:: Selected extract
= Velleity =

Lowest degree of volition

Velleity is the lowest degree of volition, a slight wish or tendency. It is a concept that has been used in philosophy and, to a lesser degree, religion, psychology, and ethics.

==Examples of usage==

===In philosophy===

The 16th-century French philosopher Montaigne, in his essay On the Force of Imagination begins with the epigraph he cites from a schoolboy textbook, Fortis imaginatio generat casum, or "A strong imagination begets the event itself." In this essay, Montaigne describes the various ways that the will (or imagination as he calls it) causes people and other animals to do things or to have things done to them, with the barest of initiatives. In said essay, he links (what is now called) the placebo effect to the power of the will. For example, he describes how a certain Germain, once born a female named Mary, who "that by straining himself in a leap his male organs came out" at the age of 22. He also cites the stigmata of Dagobert and Saint Francis, and when the bride Laodice worshipping Venus cured her husband Amasis, King of Egypt of his impotence, among several other examples.

Friedrich Nietzsche describes the velleity of an artist as a "desire to be 'what he is able to represent, conceive, and express'...."

Ogden Nash named "velleity is what I've got!" as what turns "varying commitment into vanishing commitment."
::::
:: Provided records
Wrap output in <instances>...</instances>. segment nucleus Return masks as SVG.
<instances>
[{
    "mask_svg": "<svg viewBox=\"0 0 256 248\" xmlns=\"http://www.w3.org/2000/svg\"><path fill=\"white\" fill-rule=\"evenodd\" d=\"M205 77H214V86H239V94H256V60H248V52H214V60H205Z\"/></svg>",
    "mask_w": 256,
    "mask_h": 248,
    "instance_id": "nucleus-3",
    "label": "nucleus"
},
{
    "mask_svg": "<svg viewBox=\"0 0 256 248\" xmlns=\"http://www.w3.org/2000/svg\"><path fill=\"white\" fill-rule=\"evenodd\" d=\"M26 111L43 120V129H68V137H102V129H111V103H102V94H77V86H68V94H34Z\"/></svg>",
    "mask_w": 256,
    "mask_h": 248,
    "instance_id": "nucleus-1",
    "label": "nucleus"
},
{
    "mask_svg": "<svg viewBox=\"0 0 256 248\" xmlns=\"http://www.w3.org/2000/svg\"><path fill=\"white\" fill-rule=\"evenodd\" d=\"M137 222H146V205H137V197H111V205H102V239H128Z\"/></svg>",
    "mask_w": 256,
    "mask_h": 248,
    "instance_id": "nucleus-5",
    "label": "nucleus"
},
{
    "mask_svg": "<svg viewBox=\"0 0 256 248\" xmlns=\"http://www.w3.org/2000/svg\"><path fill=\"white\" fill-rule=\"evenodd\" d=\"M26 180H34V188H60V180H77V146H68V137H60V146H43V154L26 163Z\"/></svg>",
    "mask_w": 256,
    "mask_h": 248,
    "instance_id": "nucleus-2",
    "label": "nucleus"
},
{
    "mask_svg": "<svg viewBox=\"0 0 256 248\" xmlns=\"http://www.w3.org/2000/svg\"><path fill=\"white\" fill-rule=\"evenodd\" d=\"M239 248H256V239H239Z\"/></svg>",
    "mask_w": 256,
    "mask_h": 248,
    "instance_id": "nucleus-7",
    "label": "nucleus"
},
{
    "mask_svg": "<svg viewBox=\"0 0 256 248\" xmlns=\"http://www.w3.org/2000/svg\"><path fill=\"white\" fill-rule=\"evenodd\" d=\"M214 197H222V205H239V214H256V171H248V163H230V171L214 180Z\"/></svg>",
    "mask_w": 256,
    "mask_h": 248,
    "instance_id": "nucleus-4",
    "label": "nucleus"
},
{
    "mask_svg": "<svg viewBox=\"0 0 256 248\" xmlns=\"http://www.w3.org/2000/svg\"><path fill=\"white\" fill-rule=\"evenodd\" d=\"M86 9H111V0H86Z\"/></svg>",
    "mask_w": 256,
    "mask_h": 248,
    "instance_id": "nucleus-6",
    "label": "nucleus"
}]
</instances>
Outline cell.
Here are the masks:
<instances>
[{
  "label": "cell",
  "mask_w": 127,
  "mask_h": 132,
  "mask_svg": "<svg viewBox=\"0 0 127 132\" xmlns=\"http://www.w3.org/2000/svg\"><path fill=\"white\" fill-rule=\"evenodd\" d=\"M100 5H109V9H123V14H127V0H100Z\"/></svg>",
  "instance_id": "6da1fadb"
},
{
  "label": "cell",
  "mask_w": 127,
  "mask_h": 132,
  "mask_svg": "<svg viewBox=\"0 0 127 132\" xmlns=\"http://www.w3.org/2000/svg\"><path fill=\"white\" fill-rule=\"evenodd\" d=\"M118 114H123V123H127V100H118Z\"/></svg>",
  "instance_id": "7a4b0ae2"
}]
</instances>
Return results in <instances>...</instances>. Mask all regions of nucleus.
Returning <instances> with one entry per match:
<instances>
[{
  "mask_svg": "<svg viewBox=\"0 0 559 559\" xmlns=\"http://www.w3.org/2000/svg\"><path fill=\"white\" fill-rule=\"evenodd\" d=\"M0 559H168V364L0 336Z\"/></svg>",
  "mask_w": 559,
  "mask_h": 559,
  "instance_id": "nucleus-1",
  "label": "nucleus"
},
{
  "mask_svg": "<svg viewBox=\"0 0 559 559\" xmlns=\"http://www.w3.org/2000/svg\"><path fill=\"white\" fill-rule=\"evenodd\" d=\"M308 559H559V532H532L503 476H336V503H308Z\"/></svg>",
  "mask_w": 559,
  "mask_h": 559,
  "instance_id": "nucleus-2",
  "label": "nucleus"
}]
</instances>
::::
● **Requests**
**a.** From the velleity article, repeat the passage that begins at "Velleity is the" and ends after "psychology, and ethics.".
**b.** List every field in which, according to the velleity article, the concept has been used.

● **Response list**
**a.**
Velleity is the lowest degree of volition, a slight wish or tendency. It is a concept that has been used in philosophy and, to a lesser degree, religion, psychology, and ethics.

**b.**
- Philosophy
- Religion
- Psychology
- Ethics